Aim of the task » Recast every line of the material below as a Markdown table with the columns No. and Line, one line per row and blank lines omitted.

•••••

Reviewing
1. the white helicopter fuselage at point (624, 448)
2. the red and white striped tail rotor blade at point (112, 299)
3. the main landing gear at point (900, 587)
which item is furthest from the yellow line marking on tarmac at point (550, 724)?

•••••

Task result »
| No. | Line |
|---|---|
| 1 | Reviewing |
| 2 | 1. the white helicopter fuselage at point (624, 448) |
| 3 | 2. the red and white striped tail rotor blade at point (112, 299) |
| 4 | 3. the main landing gear at point (900, 587) |
| 5 | which item is furthest from the yellow line marking on tarmac at point (550, 724)? |